§ **WHAT YOU ARE ASKED TO DO**
Among the entries below, copy every line that carries the word "frame".

§ **SUPPLIED ENTRIES**
######
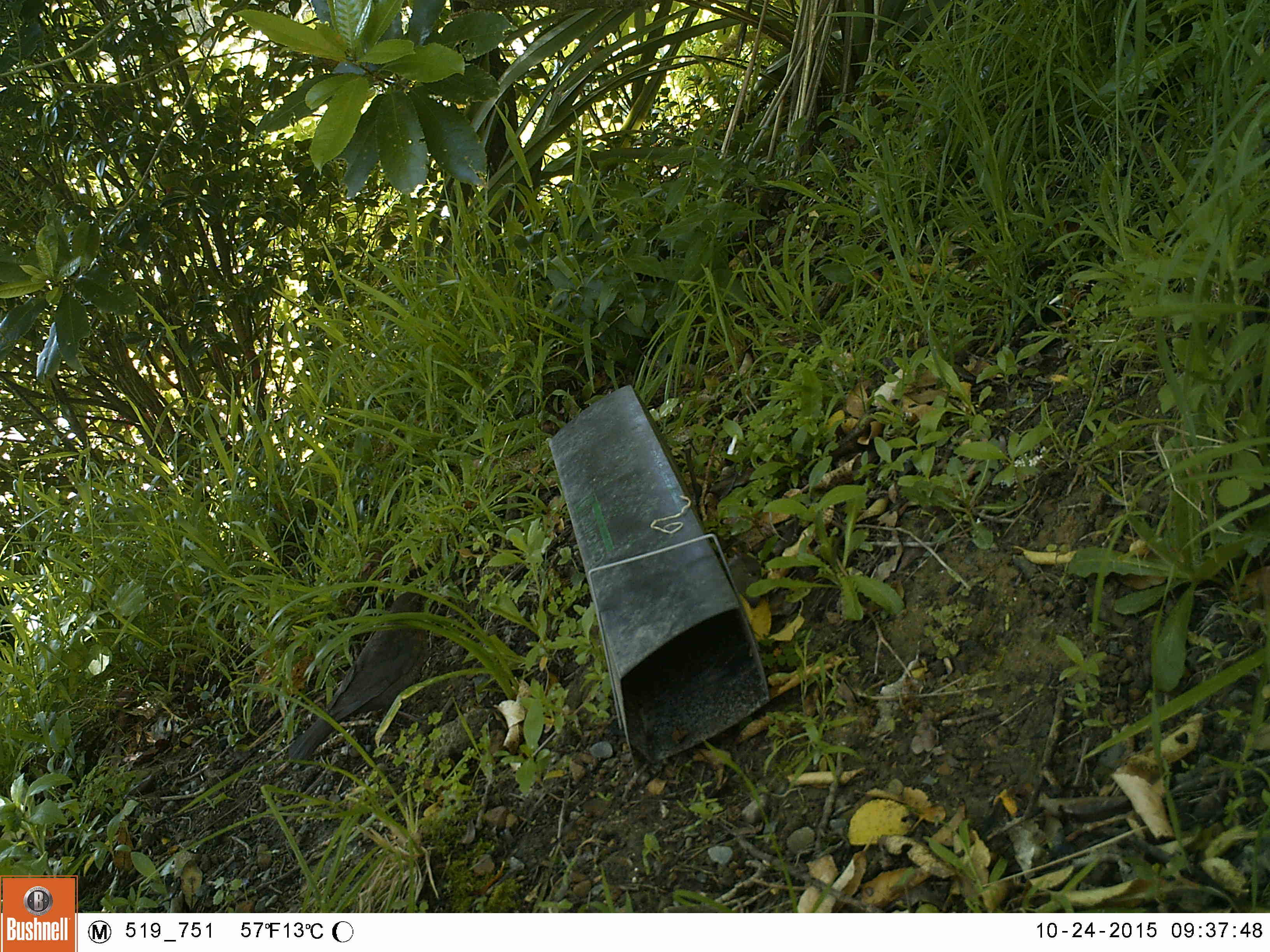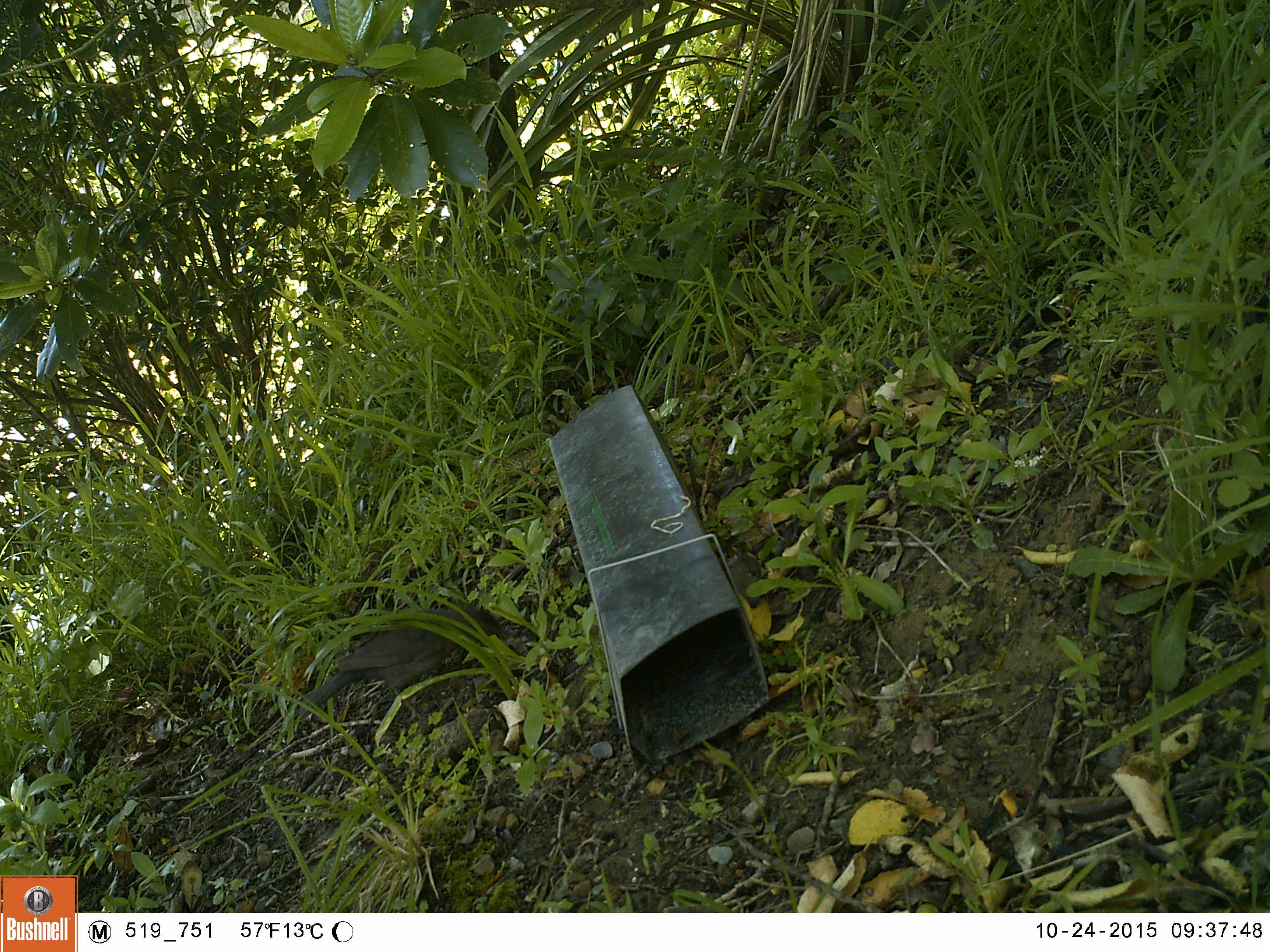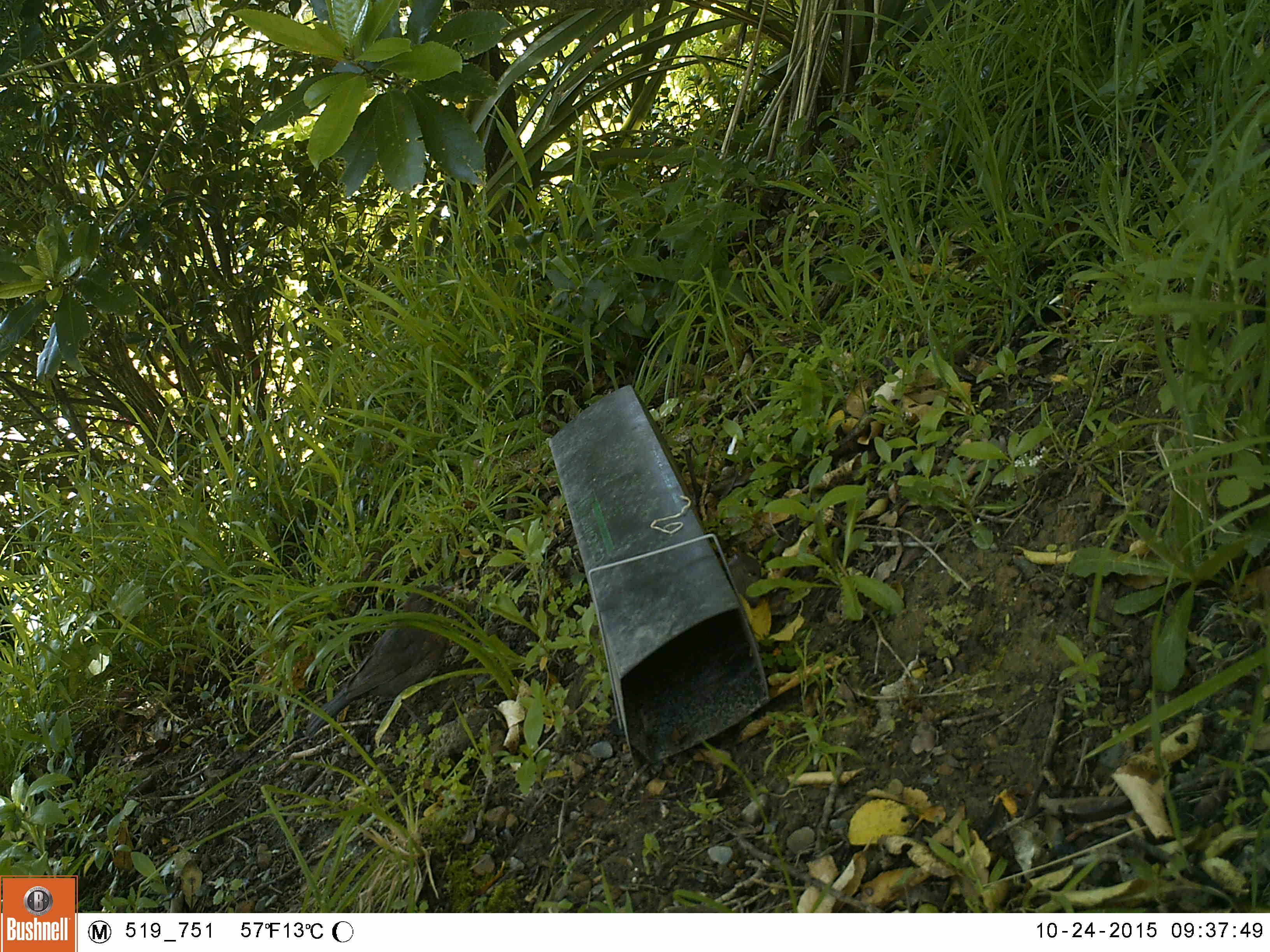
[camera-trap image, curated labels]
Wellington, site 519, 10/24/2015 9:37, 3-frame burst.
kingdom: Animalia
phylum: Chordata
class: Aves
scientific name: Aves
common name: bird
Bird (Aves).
######
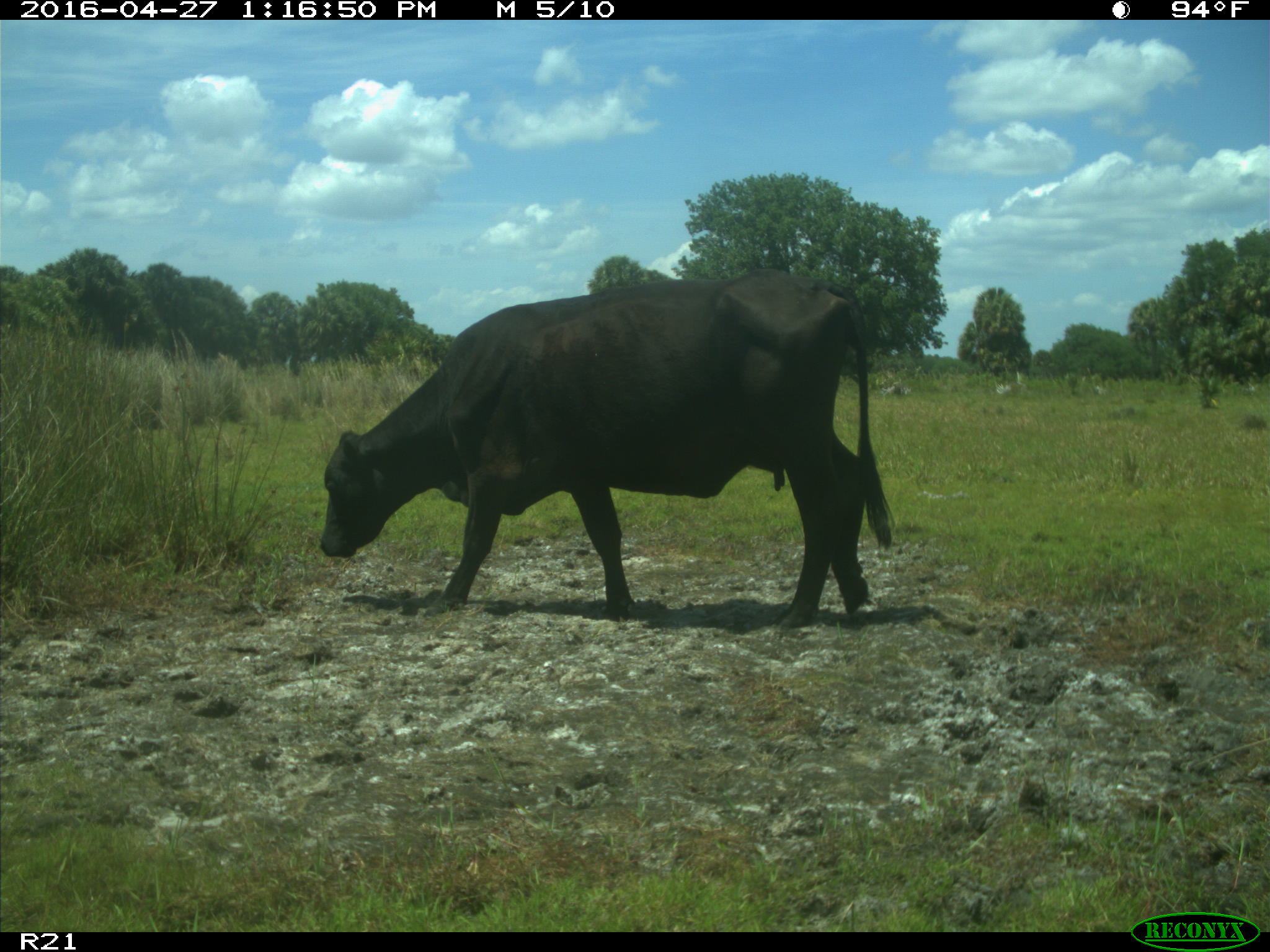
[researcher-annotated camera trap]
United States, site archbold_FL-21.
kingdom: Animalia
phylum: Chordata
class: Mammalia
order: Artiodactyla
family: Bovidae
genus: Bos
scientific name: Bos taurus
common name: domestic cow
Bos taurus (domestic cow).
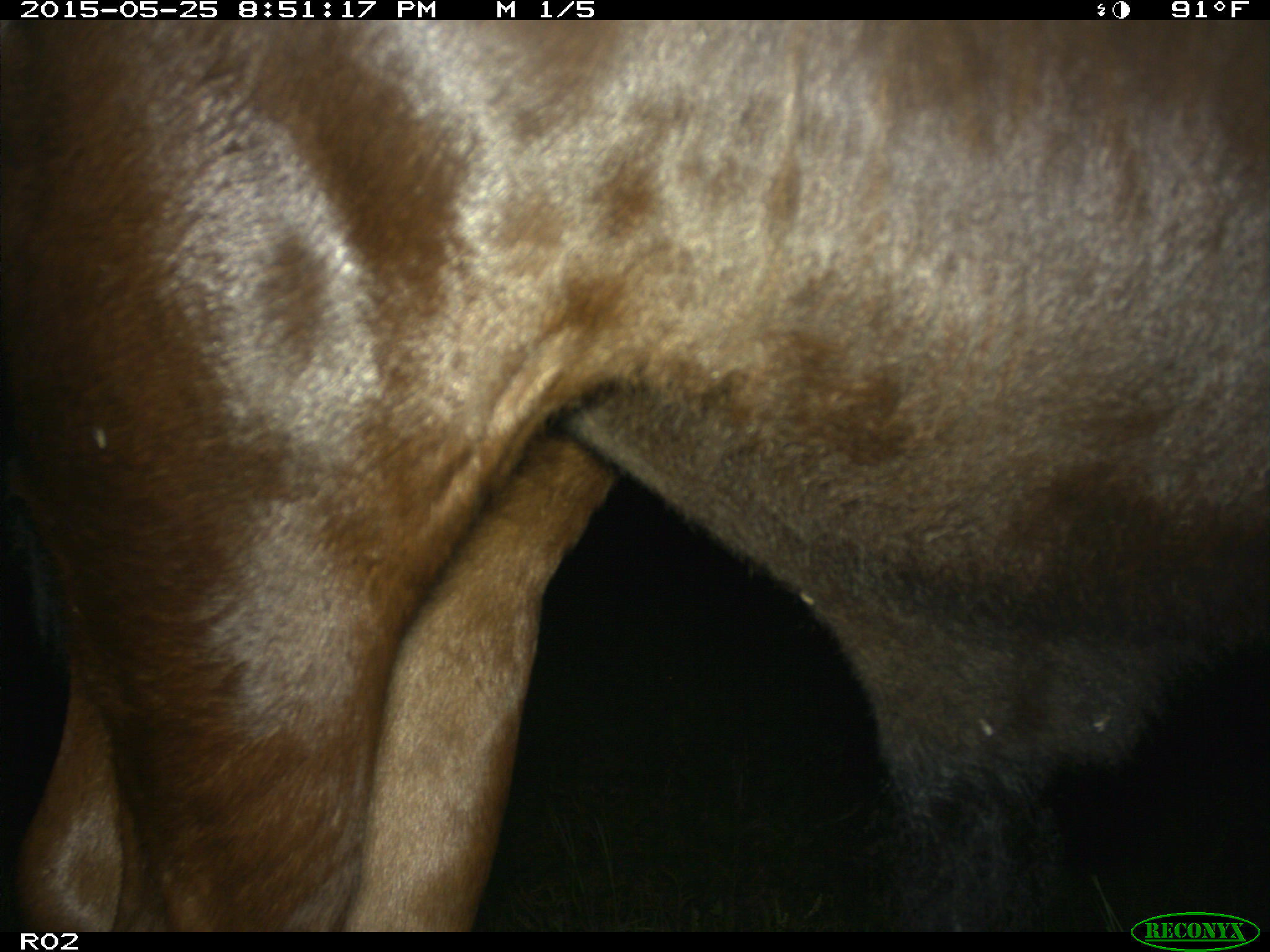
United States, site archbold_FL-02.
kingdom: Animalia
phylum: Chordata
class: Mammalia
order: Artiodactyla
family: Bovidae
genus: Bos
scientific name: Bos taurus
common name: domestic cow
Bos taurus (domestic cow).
######
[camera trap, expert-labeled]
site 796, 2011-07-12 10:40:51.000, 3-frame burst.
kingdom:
######
§ **ANSWER FOR THE TASK**
Wellington, site 519, 10/24/2015 9:37, 3-frame burst.
site 796, 2011-07-12 10:40:51.000, 3-frame burst.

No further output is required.